* [Document excerpt]
-.-.-
Command Line Testing

# Show available configuration options
uv run deriva-ml-run-notebook notebooks/my_analysis.ipynb --info

# Dry run (if supported by your notebook)
uv run deriva-ml-run-notebook notebooks/my_analysis.ipynb \
  dry_run=true

# Full run with default configuration
uv run deriva-ml-run-notebook notebooks/my_analysis.ipynb

# Run with overrides
uv run deriva-ml-run-notebook notebooks/my_analysis.ipynb \
  threshold=0.8 show_plots=false

Common Patterns

Accessing Dataset Files

# Datasets are downloaded during run_notebook()
# Access them via execution
for dataset_spec in execution.datasets:
    dataset_dir = execution.execution_working_dir / "datasets" / dataset_spec.rid
    # Process files in dataset_dir

Accessing Input Assets

# Input assets are specified in config.assets
for asset_rid in config.assets:
    # Download or reference the asset
    pass

Registering Multiple Output Types

# Register different output types
plots_path = execution.asset_file_path("Image", "analysis_plot.png")
data_path = execution.asset_file_path("Execution_Metadata", "results.csv")
model_path = execution.asset_file_path("Model", "trained_model.pt")

# Save your files to these paths...

Conditional Execution

# Use config values to control behavior
if config.show_plots:
    import matplotlib.pyplot as plt
    # Generate plots...
-.-.-
* [Given data]
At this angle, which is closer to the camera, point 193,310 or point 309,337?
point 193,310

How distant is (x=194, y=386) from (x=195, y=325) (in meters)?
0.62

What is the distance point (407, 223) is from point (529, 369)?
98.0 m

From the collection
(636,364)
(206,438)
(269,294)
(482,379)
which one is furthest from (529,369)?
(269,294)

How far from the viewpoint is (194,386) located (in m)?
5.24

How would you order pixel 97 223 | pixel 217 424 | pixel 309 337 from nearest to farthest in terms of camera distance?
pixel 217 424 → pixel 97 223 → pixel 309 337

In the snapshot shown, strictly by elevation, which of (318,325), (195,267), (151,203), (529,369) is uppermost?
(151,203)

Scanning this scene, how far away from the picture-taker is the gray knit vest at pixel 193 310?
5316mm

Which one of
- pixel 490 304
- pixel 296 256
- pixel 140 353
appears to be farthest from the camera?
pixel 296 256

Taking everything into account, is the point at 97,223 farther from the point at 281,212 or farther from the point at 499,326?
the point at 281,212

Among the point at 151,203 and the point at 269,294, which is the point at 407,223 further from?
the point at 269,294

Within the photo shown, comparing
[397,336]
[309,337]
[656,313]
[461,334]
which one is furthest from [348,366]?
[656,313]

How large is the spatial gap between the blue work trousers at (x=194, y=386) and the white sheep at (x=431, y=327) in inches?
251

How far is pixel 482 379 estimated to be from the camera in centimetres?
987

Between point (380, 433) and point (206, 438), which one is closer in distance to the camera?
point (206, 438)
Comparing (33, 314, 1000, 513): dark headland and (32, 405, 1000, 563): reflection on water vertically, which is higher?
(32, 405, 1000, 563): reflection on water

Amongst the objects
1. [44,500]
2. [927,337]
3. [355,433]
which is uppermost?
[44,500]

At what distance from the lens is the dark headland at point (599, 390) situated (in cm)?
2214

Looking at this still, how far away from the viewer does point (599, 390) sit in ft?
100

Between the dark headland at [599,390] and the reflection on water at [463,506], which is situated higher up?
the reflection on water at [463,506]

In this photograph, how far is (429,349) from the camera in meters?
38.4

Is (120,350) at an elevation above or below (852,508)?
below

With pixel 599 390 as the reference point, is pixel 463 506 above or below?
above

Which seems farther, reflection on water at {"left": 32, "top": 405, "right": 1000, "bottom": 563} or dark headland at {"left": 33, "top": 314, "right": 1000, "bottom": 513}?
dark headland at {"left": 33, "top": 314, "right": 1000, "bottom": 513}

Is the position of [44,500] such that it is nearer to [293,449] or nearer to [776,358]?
-.-.-
* [Required work]
[1] Quote the deriva-ml notebook excerpt, everything from "# Full run with" down to "downloaded during run_notebook()".
[2] According to the deriva-ml notebook excerpt, why is dataset access done through execution, and how does the code locate each dataset's files? Answer in one to three sentences.
[3] Proceed with the deriva-ml notebook excerpt from the point where it stops.
The items come from a different source than the deriva-ml notebook excerpt.

* [Outputs]
[1]
# Full run with default configuration
uv run deriva-ml-run-notebook notebooks/my_analysis.ipynb

# Run with overrides
uv run deriva-ml-run-notebook notebooks/my_analysis.ipynb \
  threshold=0.8 show_plots=false

Common Patterns

Accessing Dataset Files

# Datasets are downloaded during run_notebook()

[2] Datasets are downloaded during run_notebook(), so they are reached through execution. The code loops over execution.datasets and builds each directory by joining execution.execution_working_dir, "datasets", and the dataset spec's rid.

[3]
    plt.savefig(plots_path)

if config.output_format == "json":
    results.to_json(data_path)
else:
    results.to_csv(data_path)

Complete Example: ROC Analysis

See src/configs/roc_analysis.py and notebooks/roc_analysis.ipynb for a complete working example that:

Uses custom configuration parameters (show_per_class, confidence_threshold)
Processes probability files from model outputs
Generates ROC curves
Uploads analysis results to the catalog

Checklist

Before running your notebook in production:

[ ] Configuration file created in src/configs/
[ ] Notebook uses run_notebook() for initialization
[ ] All outputs registered with execution.asset_file_path()
[ ] Final cell calls execution.upload_execution_outputs()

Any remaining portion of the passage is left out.